(Rows from a spatial reasoning dataset)
:::

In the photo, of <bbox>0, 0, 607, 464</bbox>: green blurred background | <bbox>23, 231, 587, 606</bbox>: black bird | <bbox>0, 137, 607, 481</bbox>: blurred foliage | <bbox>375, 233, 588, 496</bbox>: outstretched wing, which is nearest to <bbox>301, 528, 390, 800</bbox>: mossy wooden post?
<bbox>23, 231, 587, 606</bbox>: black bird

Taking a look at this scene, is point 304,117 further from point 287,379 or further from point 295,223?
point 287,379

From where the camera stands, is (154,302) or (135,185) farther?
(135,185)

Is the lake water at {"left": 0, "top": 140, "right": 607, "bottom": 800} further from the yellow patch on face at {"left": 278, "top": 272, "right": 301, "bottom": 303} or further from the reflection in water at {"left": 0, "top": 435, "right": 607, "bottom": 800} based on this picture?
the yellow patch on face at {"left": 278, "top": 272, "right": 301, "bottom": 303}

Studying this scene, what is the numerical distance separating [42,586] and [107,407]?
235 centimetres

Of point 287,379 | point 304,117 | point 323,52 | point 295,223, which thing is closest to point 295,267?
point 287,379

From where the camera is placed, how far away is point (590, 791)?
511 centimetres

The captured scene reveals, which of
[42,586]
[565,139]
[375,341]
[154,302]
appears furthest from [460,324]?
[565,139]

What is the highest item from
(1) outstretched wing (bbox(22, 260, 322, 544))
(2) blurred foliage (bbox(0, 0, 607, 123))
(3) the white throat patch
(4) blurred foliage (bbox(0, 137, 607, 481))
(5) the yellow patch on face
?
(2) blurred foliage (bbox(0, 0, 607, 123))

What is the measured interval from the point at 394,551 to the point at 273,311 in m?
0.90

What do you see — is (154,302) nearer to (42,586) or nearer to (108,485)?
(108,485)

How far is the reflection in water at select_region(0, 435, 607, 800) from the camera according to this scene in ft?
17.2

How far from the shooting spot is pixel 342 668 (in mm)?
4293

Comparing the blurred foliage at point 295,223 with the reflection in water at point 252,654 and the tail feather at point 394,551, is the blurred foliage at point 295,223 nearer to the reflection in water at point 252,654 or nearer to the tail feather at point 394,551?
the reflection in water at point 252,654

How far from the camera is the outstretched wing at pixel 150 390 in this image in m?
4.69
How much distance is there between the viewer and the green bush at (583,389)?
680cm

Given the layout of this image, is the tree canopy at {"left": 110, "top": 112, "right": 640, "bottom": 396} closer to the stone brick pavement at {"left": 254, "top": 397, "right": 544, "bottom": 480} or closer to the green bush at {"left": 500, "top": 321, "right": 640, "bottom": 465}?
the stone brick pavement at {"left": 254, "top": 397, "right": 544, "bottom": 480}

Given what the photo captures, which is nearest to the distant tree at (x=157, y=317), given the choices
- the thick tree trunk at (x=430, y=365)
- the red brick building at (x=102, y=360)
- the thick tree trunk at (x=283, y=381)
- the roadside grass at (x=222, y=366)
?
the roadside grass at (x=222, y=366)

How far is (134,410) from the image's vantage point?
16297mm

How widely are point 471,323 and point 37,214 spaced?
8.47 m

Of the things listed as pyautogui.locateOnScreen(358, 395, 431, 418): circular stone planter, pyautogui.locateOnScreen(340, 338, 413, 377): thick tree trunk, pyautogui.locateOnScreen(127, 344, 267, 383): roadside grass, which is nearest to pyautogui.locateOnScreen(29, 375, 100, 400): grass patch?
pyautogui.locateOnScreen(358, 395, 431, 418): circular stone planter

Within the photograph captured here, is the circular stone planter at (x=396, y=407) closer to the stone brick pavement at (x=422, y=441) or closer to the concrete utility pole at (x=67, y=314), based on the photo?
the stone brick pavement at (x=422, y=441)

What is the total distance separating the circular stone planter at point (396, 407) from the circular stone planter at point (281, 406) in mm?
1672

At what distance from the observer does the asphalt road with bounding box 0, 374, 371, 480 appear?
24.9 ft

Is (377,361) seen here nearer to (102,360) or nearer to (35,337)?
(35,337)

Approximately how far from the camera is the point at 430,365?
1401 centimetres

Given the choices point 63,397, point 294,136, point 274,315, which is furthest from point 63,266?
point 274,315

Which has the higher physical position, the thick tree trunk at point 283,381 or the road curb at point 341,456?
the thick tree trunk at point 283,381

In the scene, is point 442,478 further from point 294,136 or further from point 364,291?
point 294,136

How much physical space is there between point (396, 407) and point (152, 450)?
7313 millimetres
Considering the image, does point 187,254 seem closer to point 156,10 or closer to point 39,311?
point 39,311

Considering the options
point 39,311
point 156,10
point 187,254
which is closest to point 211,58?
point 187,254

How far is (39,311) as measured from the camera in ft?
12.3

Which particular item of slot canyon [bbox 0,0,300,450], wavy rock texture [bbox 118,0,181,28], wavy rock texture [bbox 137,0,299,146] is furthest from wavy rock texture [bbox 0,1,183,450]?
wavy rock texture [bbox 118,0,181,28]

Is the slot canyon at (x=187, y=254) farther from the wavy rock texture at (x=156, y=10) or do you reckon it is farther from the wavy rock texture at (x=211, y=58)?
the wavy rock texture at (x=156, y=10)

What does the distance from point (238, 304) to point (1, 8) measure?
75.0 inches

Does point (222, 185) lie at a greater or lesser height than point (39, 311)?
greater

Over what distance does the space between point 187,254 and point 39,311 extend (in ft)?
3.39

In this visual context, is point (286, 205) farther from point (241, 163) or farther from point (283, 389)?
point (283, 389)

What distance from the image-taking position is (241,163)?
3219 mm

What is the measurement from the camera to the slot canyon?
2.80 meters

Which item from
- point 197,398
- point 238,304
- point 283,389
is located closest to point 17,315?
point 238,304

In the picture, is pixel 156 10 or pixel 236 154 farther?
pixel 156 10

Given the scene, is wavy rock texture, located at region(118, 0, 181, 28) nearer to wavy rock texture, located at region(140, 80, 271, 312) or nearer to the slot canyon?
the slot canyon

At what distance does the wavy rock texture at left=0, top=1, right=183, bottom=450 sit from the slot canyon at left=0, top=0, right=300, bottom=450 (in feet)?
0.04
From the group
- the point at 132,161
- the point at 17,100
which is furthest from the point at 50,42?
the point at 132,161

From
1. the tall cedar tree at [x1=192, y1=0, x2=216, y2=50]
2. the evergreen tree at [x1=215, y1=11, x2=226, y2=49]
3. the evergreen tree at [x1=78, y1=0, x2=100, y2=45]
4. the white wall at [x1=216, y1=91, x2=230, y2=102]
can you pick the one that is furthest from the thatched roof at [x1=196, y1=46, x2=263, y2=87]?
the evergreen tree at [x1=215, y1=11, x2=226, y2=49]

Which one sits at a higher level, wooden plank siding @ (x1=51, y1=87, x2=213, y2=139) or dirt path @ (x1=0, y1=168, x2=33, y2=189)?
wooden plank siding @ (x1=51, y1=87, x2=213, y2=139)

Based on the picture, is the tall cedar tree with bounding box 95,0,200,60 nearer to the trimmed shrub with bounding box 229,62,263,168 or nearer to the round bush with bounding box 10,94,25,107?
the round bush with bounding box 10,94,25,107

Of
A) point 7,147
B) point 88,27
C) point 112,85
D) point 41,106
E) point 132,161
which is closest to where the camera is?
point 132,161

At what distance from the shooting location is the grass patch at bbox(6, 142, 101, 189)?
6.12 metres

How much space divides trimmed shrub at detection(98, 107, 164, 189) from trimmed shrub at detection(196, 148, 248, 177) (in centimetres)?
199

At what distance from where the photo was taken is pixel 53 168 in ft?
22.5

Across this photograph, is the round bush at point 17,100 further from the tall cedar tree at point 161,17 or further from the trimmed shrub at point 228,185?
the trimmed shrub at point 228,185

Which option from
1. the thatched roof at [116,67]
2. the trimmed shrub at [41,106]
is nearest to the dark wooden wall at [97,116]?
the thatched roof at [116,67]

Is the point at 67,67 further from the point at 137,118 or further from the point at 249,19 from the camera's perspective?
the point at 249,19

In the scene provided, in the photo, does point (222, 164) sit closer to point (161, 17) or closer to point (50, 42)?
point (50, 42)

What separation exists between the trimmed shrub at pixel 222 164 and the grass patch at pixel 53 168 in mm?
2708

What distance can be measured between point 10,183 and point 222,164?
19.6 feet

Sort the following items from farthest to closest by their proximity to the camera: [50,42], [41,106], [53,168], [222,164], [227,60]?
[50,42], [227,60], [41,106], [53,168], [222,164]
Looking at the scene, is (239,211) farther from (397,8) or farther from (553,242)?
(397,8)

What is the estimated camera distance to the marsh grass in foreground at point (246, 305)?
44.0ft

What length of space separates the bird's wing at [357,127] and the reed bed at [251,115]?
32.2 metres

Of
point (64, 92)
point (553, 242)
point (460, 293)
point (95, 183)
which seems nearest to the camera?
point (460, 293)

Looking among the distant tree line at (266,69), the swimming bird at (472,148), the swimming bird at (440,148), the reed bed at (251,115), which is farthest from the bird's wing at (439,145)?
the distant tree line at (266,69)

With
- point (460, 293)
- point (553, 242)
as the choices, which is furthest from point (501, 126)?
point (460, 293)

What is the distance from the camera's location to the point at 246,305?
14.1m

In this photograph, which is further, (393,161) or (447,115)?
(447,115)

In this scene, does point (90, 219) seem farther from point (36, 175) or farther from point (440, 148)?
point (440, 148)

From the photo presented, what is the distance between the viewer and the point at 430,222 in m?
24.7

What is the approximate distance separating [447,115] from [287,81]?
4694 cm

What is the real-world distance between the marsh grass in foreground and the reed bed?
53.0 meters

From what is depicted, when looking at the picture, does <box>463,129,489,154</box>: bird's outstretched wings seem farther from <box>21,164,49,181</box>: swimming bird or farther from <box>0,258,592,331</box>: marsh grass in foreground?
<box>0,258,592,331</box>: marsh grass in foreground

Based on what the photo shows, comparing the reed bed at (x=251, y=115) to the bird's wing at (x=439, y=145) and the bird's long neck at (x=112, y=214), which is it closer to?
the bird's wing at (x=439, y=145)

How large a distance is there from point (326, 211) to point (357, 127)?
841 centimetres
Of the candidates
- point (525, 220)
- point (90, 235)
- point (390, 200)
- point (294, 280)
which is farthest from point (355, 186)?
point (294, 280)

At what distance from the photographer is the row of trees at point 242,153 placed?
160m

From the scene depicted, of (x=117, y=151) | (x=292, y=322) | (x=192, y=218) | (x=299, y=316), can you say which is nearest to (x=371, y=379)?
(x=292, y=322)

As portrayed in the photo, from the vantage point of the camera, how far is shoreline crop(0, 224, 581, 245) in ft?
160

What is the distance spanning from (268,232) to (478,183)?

:::

• [TASK GOAL]
Recast everything from the first of the rows above through the line holding "235 centimetres", inclusive, as a numbered list. Leave out the blank lines.

• [WORKED ANSWER]
1. In the photo, of <bbox>0, 0, 607, 464</bbox>: green blurred background | <bbox>23, 231, 587, 606</bbox>: black bird | <bbox>0, 137, 607, 481</bbox>: blurred foliage | <bbox>375, 233, 588, 496</bbox>: outstretched wing, which is nearest to <bbox>301, 528, 390, 800</bbox>: mossy wooden post?
2. <bbox>23, 231, 587, 606</bbox>: black bird
3. Taking a look at this scene, is point 304,117 further from point 287,379 or further from point 295,223?
4. point 287,379
5. From where the camera stands, is (154,302) or (135,185) farther?
6. (135,185)
7. Is the lake water at {"left": 0, "top": 140, "right": 607, "bottom": 800} further from the yellow patch on face at {"left": 278, "top": 272, "right": 301, "bottom": 303} or further from the reflection in water at {"left": 0, "top": 435, "right": 607, "bottom": 800} based on this picture?
8. the yellow patch on face at {"left": 278, "top": 272, "right": 301, "bottom": 303}
9. Studying this scene, what is the numerical distance separating [42,586] and [107,407]?
10. 235 centimetres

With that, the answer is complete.